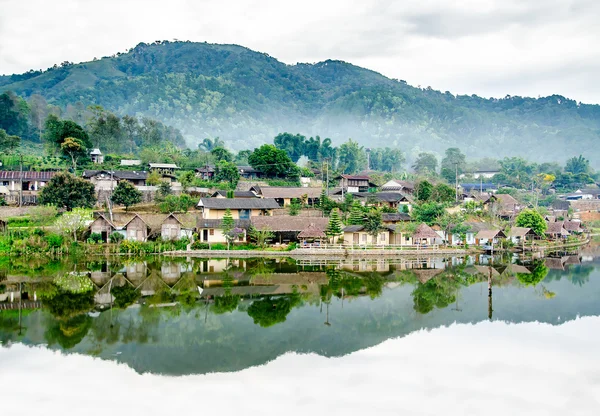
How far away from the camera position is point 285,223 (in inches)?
1362

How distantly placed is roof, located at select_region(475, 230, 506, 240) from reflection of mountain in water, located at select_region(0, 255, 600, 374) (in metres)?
6.60

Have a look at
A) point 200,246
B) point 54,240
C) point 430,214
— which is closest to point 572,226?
point 430,214

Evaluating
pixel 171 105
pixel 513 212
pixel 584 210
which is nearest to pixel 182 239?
pixel 513 212

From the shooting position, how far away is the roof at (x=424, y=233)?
3472cm

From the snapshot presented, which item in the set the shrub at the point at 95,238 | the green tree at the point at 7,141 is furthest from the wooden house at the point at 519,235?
the green tree at the point at 7,141

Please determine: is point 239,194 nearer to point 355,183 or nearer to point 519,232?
point 355,183

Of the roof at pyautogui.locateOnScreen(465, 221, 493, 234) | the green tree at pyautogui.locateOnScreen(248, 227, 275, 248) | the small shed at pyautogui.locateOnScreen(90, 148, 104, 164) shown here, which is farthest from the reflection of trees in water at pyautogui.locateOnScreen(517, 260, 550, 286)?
the small shed at pyautogui.locateOnScreen(90, 148, 104, 164)

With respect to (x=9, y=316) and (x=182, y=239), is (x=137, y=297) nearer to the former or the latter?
(x=9, y=316)

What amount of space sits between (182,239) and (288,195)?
1208 cm

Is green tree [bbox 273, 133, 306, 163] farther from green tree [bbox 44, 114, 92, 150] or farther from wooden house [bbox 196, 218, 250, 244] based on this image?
wooden house [bbox 196, 218, 250, 244]

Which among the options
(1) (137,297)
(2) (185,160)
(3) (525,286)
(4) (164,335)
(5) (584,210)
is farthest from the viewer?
(5) (584,210)

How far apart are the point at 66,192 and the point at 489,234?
2846 centimetres

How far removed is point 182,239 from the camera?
32438 mm

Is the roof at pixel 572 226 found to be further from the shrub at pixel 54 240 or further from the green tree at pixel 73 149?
the green tree at pixel 73 149
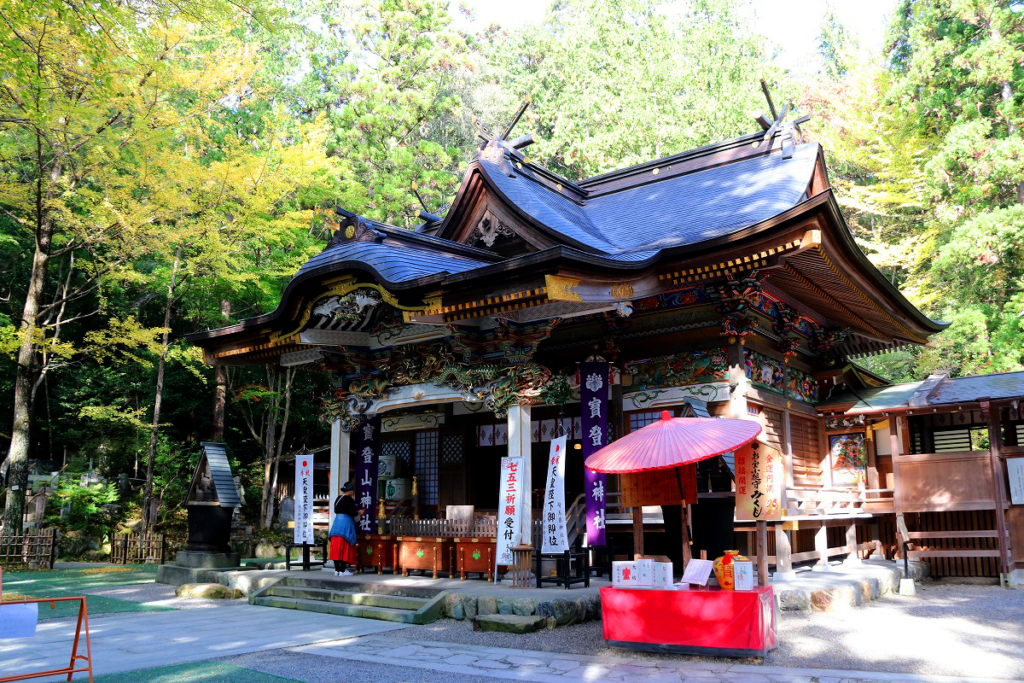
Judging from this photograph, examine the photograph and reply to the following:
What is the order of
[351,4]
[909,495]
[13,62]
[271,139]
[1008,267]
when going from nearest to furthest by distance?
[13,62]
[909,495]
[1008,267]
[271,139]
[351,4]

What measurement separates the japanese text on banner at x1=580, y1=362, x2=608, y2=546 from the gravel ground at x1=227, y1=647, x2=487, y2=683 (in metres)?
4.23

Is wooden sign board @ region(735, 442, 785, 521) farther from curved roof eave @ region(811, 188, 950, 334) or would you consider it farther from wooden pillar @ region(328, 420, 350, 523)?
wooden pillar @ region(328, 420, 350, 523)

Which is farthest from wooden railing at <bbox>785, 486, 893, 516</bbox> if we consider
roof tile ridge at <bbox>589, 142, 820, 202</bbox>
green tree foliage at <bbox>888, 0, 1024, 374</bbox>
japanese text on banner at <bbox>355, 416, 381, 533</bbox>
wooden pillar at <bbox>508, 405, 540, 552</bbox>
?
green tree foliage at <bbox>888, 0, 1024, 374</bbox>

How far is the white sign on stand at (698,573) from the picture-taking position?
645 centimetres

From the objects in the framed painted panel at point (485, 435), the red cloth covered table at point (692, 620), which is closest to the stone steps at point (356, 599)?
the red cloth covered table at point (692, 620)

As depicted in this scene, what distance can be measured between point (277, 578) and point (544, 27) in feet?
105

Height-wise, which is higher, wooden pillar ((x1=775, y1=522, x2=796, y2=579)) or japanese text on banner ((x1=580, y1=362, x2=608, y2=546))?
japanese text on banner ((x1=580, y1=362, x2=608, y2=546))

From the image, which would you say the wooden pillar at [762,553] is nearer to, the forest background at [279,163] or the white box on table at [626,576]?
the white box on table at [626,576]

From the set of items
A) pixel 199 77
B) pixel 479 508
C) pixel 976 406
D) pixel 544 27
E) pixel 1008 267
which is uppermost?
pixel 544 27

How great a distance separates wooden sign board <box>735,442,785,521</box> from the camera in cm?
732

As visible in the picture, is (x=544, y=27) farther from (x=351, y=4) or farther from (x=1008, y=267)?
(x=1008, y=267)

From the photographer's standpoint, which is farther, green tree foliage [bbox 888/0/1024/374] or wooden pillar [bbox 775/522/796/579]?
green tree foliage [bbox 888/0/1024/374]

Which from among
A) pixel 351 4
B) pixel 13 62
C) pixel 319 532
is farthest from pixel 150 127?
pixel 351 4

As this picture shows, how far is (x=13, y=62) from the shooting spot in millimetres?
10047
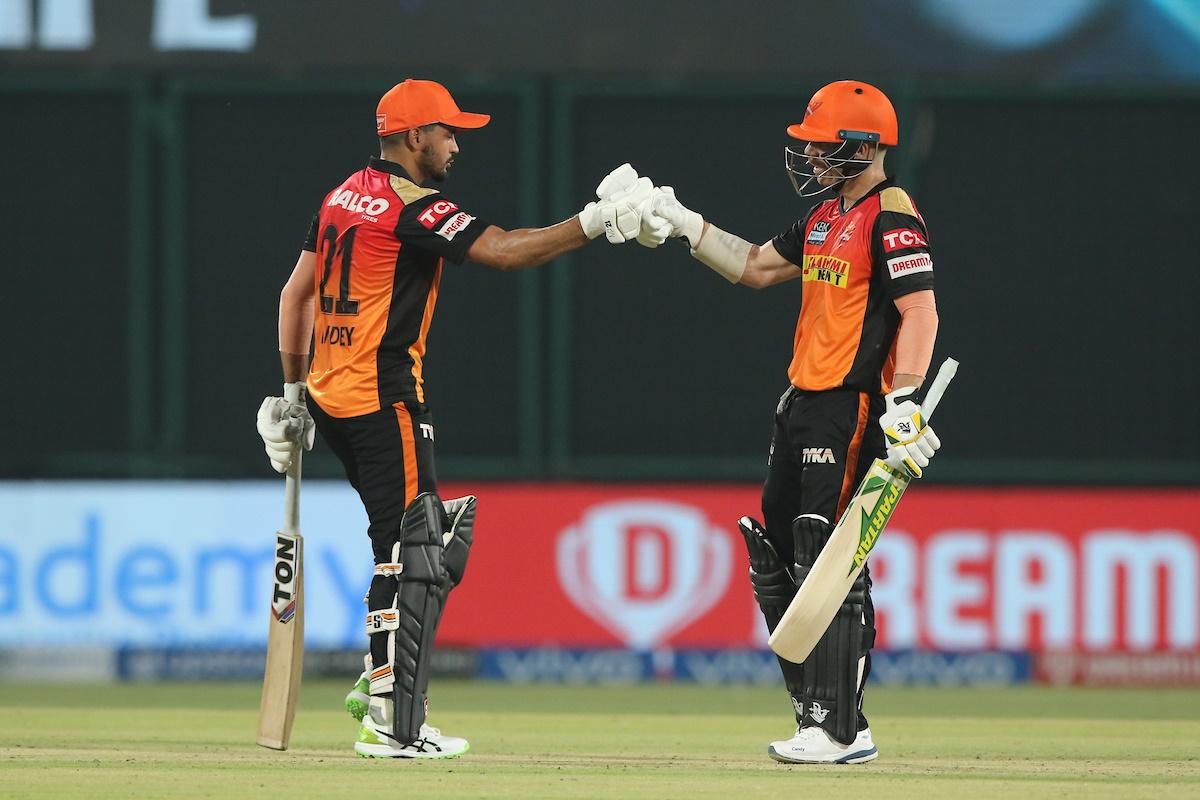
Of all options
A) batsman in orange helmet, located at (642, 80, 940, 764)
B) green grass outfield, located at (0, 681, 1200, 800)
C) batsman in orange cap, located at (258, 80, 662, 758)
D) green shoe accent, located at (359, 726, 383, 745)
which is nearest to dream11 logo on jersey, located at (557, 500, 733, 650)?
green grass outfield, located at (0, 681, 1200, 800)

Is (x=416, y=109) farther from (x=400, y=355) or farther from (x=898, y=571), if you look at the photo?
(x=898, y=571)

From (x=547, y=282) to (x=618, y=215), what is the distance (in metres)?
3.16

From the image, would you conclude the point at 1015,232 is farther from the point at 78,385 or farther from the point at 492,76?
the point at 78,385

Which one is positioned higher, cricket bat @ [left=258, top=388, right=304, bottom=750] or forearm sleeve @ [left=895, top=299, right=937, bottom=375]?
forearm sleeve @ [left=895, top=299, right=937, bottom=375]

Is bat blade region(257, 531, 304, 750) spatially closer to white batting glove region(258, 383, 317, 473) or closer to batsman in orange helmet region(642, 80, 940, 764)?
white batting glove region(258, 383, 317, 473)

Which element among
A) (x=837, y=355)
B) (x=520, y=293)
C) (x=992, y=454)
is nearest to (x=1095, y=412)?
(x=992, y=454)

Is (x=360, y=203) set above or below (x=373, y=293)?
above

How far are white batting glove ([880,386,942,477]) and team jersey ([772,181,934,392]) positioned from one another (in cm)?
21

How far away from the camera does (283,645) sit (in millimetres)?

::::::::::

EXERCISE DIRECTIONS: Reproduce all the records with each occurrence of "camera" replaced by "viewpoint" and every other character unchanged. Omit the pictures from the output.

COMPLETE OUTPUT:
How far away from the viewpoint position is point 285,223 (in inches)?
1362

How distantly placed is roof, located at select_region(475, 230, 506, 240) from reflection of mountain in water, located at select_region(0, 255, 600, 374) (in metres)?
6.60

Have a look at
A) point 200,246
B) point 54,240
C) point 430,214
— which is closest to point 572,226?
point 430,214

Evaluating
pixel 171 105
pixel 513 212
pixel 584 210
which is nearest to pixel 182 239?
pixel 513 212

From the shooting position, how far away is the roof at (x=424, y=233)?
3472cm

From the snapshot presented, which item in the set the shrub at the point at 95,238 | the green tree at the point at 7,141 is furthest from the wooden house at the point at 519,235?
the green tree at the point at 7,141

Please determine: is point 239,194 nearer to point 355,183 or nearer to point 519,232?
point 355,183

Of the roof at pyautogui.locateOnScreen(465, 221, 493, 234) | the green tree at pyautogui.locateOnScreen(248, 227, 275, 248) | the small shed at pyautogui.locateOnScreen(90, 148, 104, 164) shown here, which is farthest from the reflection of trees in water at pyautogui.locateOnScreen(517, 260, 550, 286)?
the small shed at pyautogui.locateOnScreen(90, 148, 104, 164)

With respect to (x=9, y=316) and (x=182, y=239), is (x=137, y=297) nearer to the former or the latter?
(x=9, y=316)

What amount of space sits between (182,239) and (288,195)?
1208 cm

Is green tree [bbox 273, 133, 306, 163] farther from green tree [bbox 44, 114, 92, 150] or farther from wooden house [bbox 196, 218, 250, 244] based on this image?
wooden house [bbox 196, 218, 250, 244]

Which among the options
(1) (137,297)
(2) (185,160)
(3) (525,286)
(4) (164,335)
(5) (584,210)
is farthest from the viewer?
(5) (584,210)

How far apart are the point at 66,192 and the point at 489,234?
2846 centimetres

How far removed is point 182,239 from the viewpoint?
32438 mm

Is the roof at pixel 572 226 found to be further from the shrub at pixel 54 240 or further from the green tree at pixel 73 149?
the green tree at pixel 73 149
Judging from this photograph, examine the photograph and reply to the following:
What is the order of
[351,4]
[909,495]
[13,62]
[271,139]
[1008,267]
when going from nearest to furthest by distance?
[13,62]
[909,495]
[1008,267]
[271,139]
[351,4]

What measurement separates the japanese text on banner at x1=580, y1=362, x2=608, y2=546 from the gravel ground at x1=227, y1=647, x2=487, y2=683 (in metres)?
4.23

Is wooden sign board @ region(735, 442, 785, 521) farther from curved roof eave @ region(811, 188, 950, 334) or would you consider it farther from wooden pillar @ region(328, 420, 350, 523)?
wooden pillar @ region(328, 420, 350, 523)

Which is farthest from wooden railing at <bbox>785, 486, 893, 516</bbox> if we consider
roof tile ridge at <bbox>589, 142, 820, 202</bbox>
green tree foliage at <bbox>888, 0, 1024, 374</bbox>
japanese text on banner at <bbox>355, 416, 381, 533</bbox>
wooden pillar at <bbox>508, 405, 540, 552</bbox>
?
green tree foliage at <bbox>888, 0, 1024, 374</bbox>

How far is the white sign on stand at (698,573) from the picture-taking position?
645 centimetres

From the objects in the framed painted panel at point (485, 435), the red cloth covered table at point (692, 620), which is closest to the stone steps at point (356, 599)?
the red cloth covered table at point (692, 620)

As depicted in this scene, what distance can be measured between point (277, 578) and point (544, 27) in feet?
105

Height-wise, which is higher, wooden pillar ((x1=775, y1=522, x2=796, y2=579)) or japanese text on banner ((x1=580, y1=362, x2=608, y2=546))?
japanese text on banner ((x1=580, y1=362, x2=608, y2=546))

From the image, which would you say the wooden pillar at [762,553] is nearer to, the forest background at [279,163] or the white box on table at [626,576]?
the white box on table at [626,576]

From the set of items
A) pixel 199 77
B) pixel 479 508
C) pixel 976 406
D) pixel 544 27
E) pixel 1008 267
which is uppermost?
pixel 544 27

How great a distance separates wooden sign board <box>735,442,785,521</box> from the viewpoint in cm?
732

As visible in the picture, is (x=544, y=27) farther from (x=351, y=4) or farther from (x=1008, y=267)?
(x=1008, y=267)

From the photographer's standpoint, which is farther, green tree foliage [bbox 888/0/1024/374] or wooden pillar [bbox 775/522/796/579]?
green tree foliage [bbox 888/0/1024/374]

Which from among
A) pixel 351 4
B) pixel 13 62
C) pixel 319 532
is farthest from pixel 150 127?
pixel 351 4

As this picture shows, how far is (x=13, y=62) from the shooting spot in millimetres?
10047
Of all options
A) batsman in orange helmet, located at (642, 80, 940, 764)
B) green grass outfield, located at (0, 681, 1200, 800)
C) batsman in orange cap, located at (258, 80, 662, 758)
D) green shoe accent, located at (359, 726, 383, 745)
which is nearest to dream11 logo on jersey, located at (557, 500, 733, 650)?
green grass outfield, located at (0, 681, 1200, 800)

Is (x=416, y=109) farther from (x=400, y=355) or farther from (x=898, y=571), if you look at the photo?
(x=898, y=571)

From (x=547, y=282) to (x=618, y=215), what is the distance (in metres)?
3.16

From the image, would you conclude the point at 1015,232 is farther from the point at 78,385 or farther from the point at 492,76?
the point at 78,385

Which one is positioned higher, cricket bat @ [left=258, top=388, right=304, bottom=750] or forearm sleeve @ [left=895, top=299, right=937, bottom=375]?
forearm sleeve @ [left=895, top=299, right=937, bottom=375]

Is bat blade region(257, 531, 304, 750) spatially closer to white batting glove region(258, 383, 317, 473) or closer to batsman in orange helmet region(642, 80, 940, 764)?
white batting glove region(258, 383, 317, 473)

Which element among
A) (x=837, y=355)
B) (x=520, y=293)
C) (x=992, y=454)
is nearest to (x=1095, y=412)?
(x=992, y=454)

Is (x=360, y=203) set above or below (x=373, y=293)?
above

How far are white batting glove ([880,386,942,477]) and team jersey ([772,181,934,392]) positioned from one another (in cm)?
21

How far away from the viewpoint does (283,645) sit (in millimetres)?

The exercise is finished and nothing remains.